Sometimes it’s easy to forget how much we are really asking of a child when we generalize a habit. It’s easy to think we are asking him to do only one thing: pay attention. That’s all. But really we are asking him to do several things: (1) turn the full gaze of your mind to whatever subject someone wants you to focus on at the time; (2) push aside all of the other ideas and thoughts that you were contemplating, and keep pushing them aside even as they rise up and try to get back to the front of your mind; (3) evaluate any changes in your environment, including the actions of others in the room, to see if they need to be attended to, and if not, ignore them even if they look interesting; and (4) continue doing all of this indefinitely because you never know when the lesson or instruction is going to be finished.
That’s a lot to ask of a young child or of any person who struggles with this skill. So breaking it down into smaller challenges can help your child not feel overwhelmed and gain some confidence and momentum in this habit.
Level 3: Paying Attention When Unsupervised
The third level of challenge is going to be giving your child an assignment to carry out by himself and expecting him to keep his attention focused on that task when he is alone. This is going to require more effort from him—to apply what he has been practicing with help, now in a situation without that help. So he might work on paying attention during piano practice or when doing independent reading assignments for school or an assigned chore or other task, such as going to his room, putting on his shoes, and coming back. Once again, you may want to start short with this new level of challenge and gradually increase your expectations.
Charlotte Mason said that a habit is not truly a habit until it is done without supervision. This level is the ultimate goal. But not everyone will get to the goal at the same time. Some children will naturally be wired to pay full attention whenever and wherever it is required; others will find it more of a challenge. So just as we teach the child during school lessons, customizing the curriculum to fit the child, we can do the same with habit training. Remember, the discipline of good habits is one-third of your child’s education. You know each child with his unique strengths and weaknesses and natural tendencies when it comes to the different habits. Respect that child as a person in this area too.
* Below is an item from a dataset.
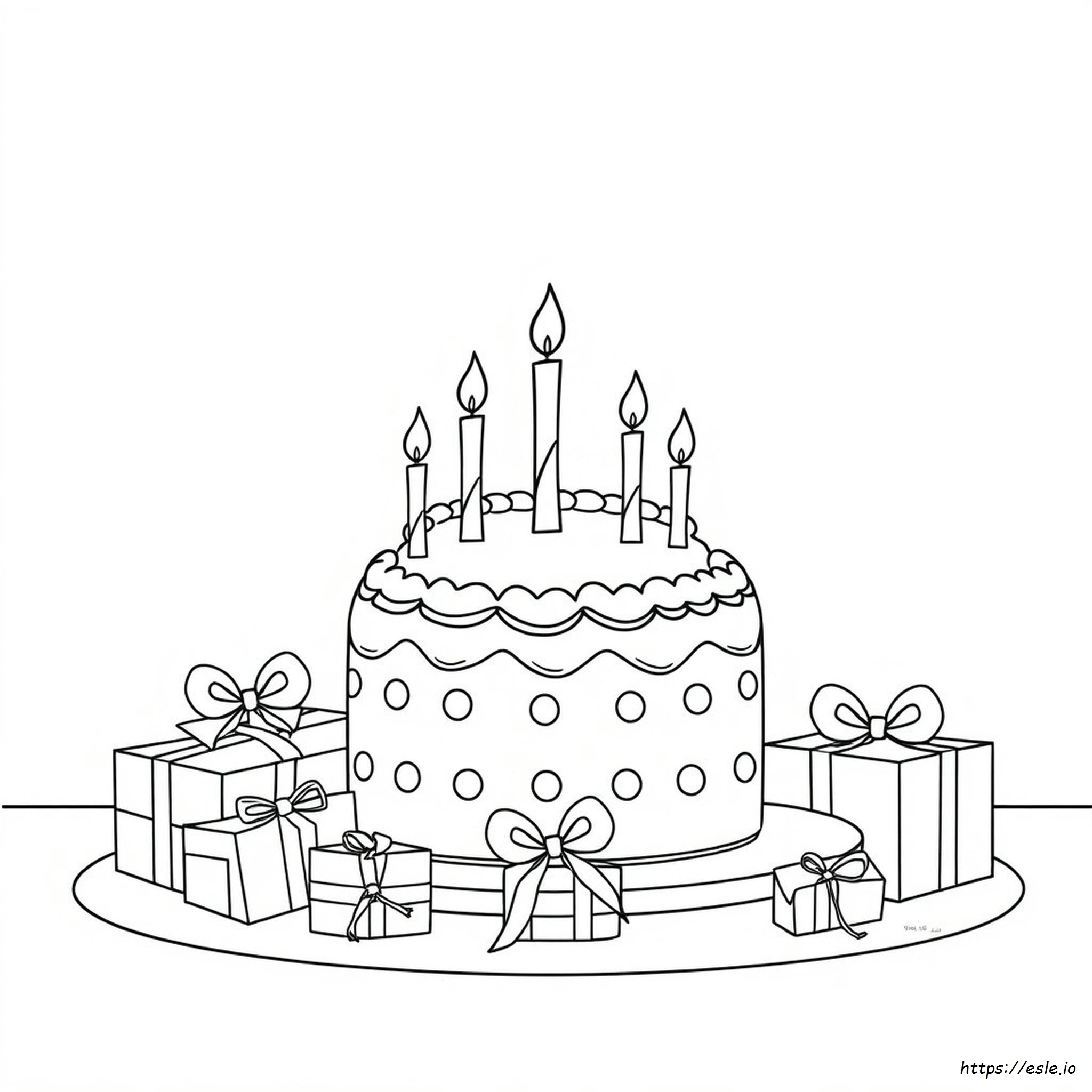 Dibujo Para Colorear De Un Pastel De Cumpleaños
The good news is that everyone can grow in the habit of attention. Just as with any challenge, some persons will find it easier than others, but we can all grow. And that is what we’re looking for: growth. Not perfection. Growth.
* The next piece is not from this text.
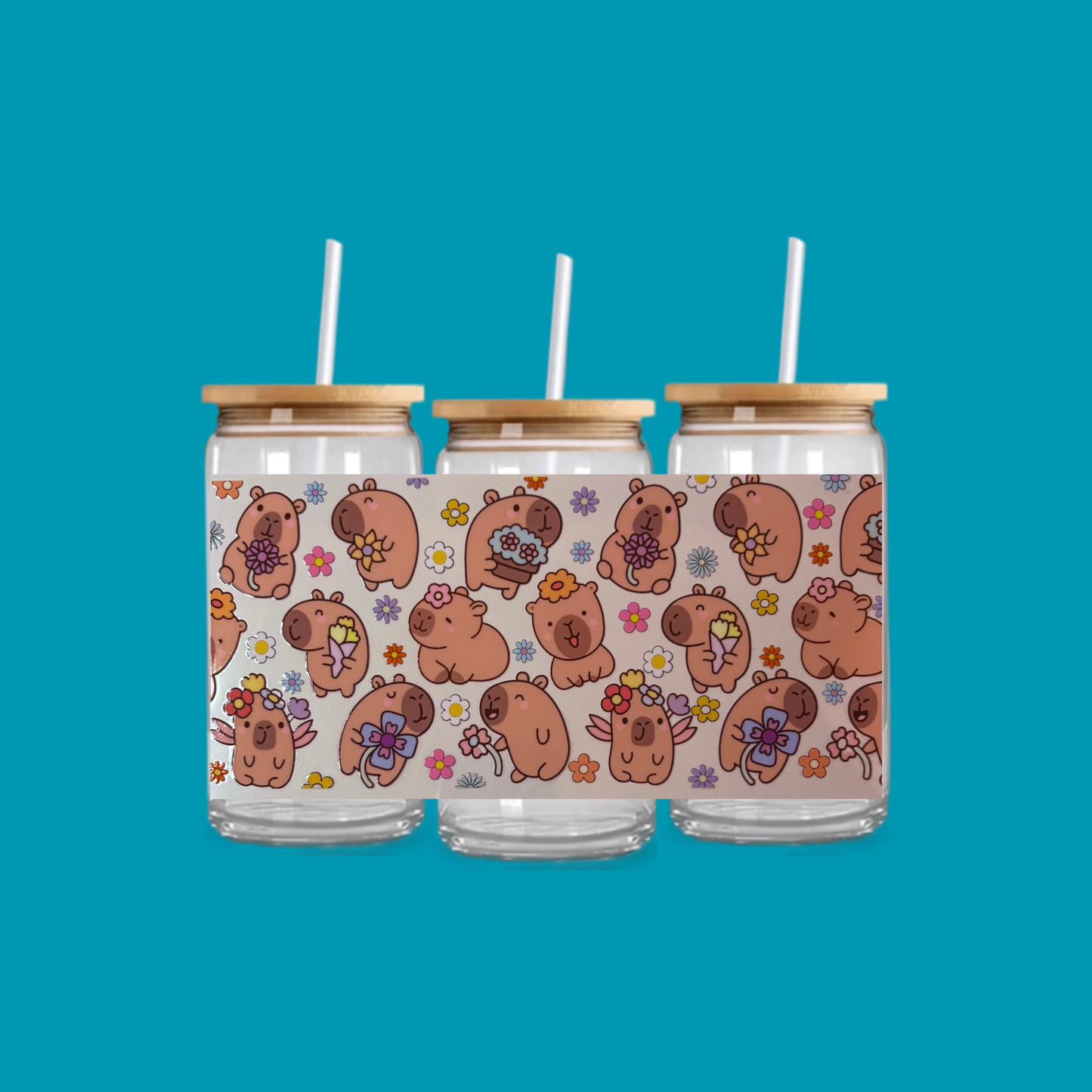 CAPYBARA FLORAL GLASS CAN TUMBLER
It might be encouraging to you to keep a journal as you walk through your habit training. Write which habit category you’re working on—for example, the habit of attention—and jot down the date you started working on it. Then list each child’s name and the specific application of that habit for him. What do you want that habit to look like for him, taking into consideration the child’s age and developmental level and natural tendencies? In other words, how is each child going to apply this habit during these six weeks? At the end of those weeks, record what growth you saw and celebrate it. Then keep holding him responsible for that application of the habit as you choose a new habit for the next six weeks. One at a time, always keeping an eye on the habits already formed. Laying Down the Rails for Children has space for you to gather your thoughts and record your expectations for each habit right in the book. It can be very encouraging to look back over your notes and remind yourself that your child is growing; you are making progress in habit training. Sometimes we forget. Writing it down and reviewing that record can bolster our spirits and motivate us to keep going.